**Exercise brief**
From the line containing "Obraz 1 z 2004" to the final line of the entries, copy each line exactly. Pictures stay out.

(Beginning of Record excerpts)

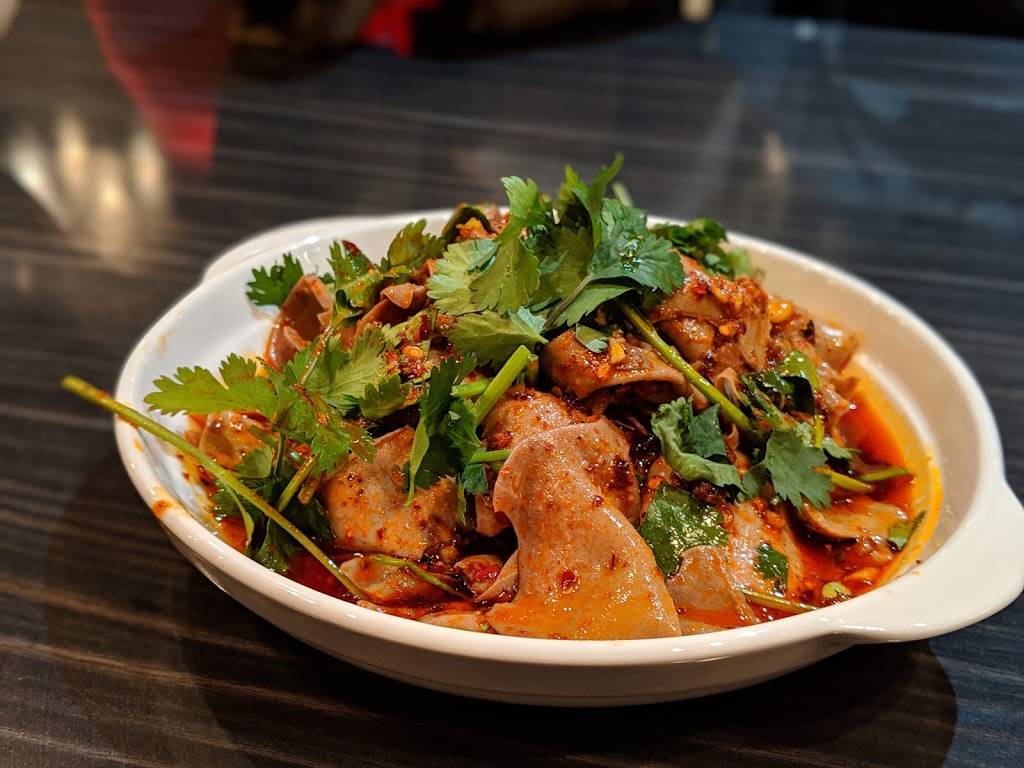 Sze Chuan Cuisine | restaurant | 2414 S Wentworth Ave, Chicago, IL 60616, USA | 3127911882 OR +1 312-791-1882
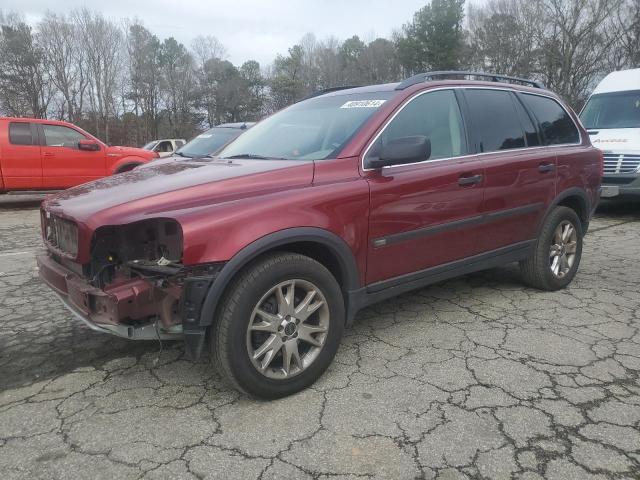 Obraz 1 z 2004 VOLVO XC90  2004 z VIN YV1CY59H541086413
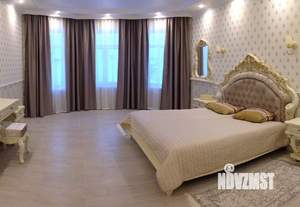 Коттедж 540м², 3-этажный, участок 24 сот.  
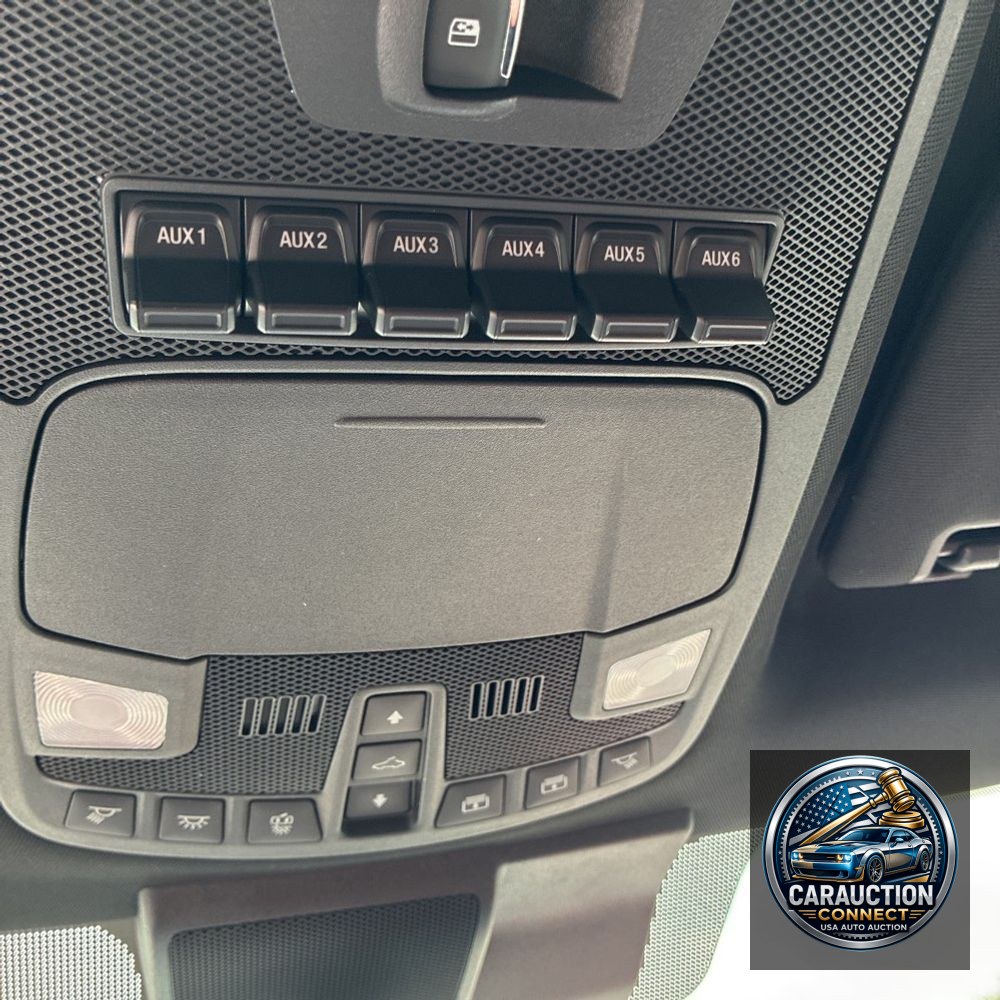 2022 Ford F-250 Super Duty Platinum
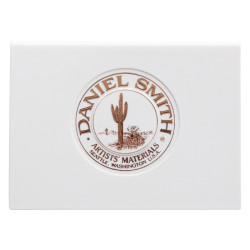 Daniel Smith floral set of 6 watercolors half cubes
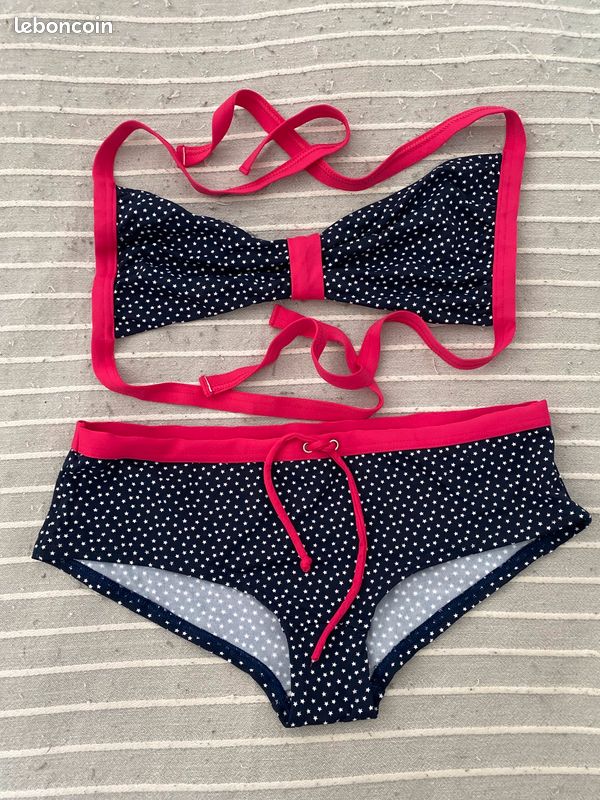 Maillot de bain (image 1)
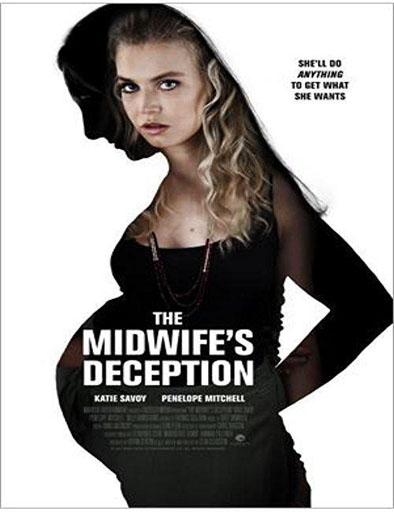 Poster de The Midwife's Deception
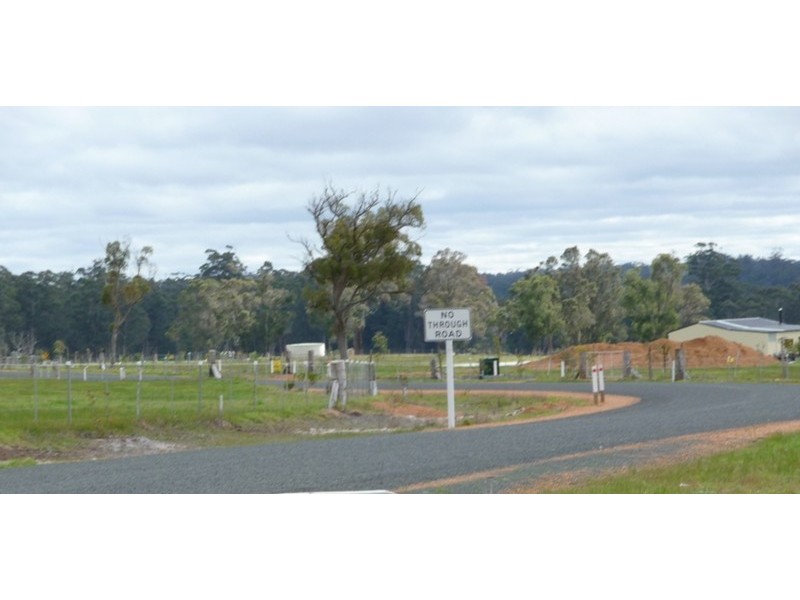 18 Norma Drive, Northcliffe WA 6262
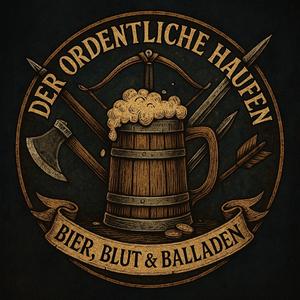 Barrak „Sohn der Donnerklippe“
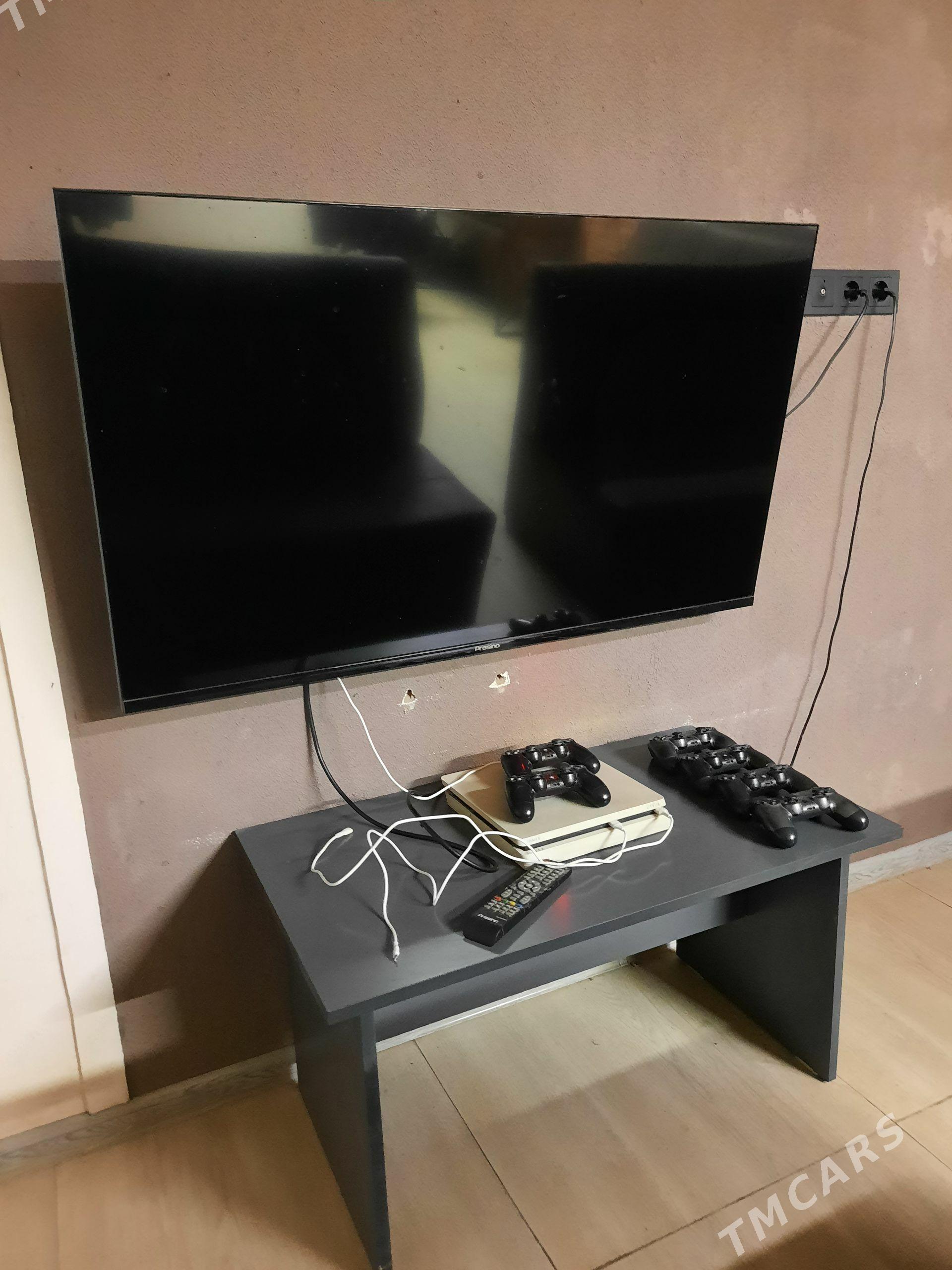 ps4 - Мары - img 1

(End of Record excerpts)

**Worked solution**
 Obraz 1 z 2004 VOLVO XC90  2004 z VIN YV1CY59H541086413
 Коттедж 540м², 3-этажный, участок 24 сот.  
 2022 Ford F-250 Super Duty Platinum
 Daniel Smith floral set of 6 watercolors half cubes
 Maillot de bain (image 1)
 Poster de The Midwife's Deception
 18 Norma Drive, Northcliffe WA 6262
 Barrak „Sohn der Donnerklippe“
 ps4 - Мары - img 1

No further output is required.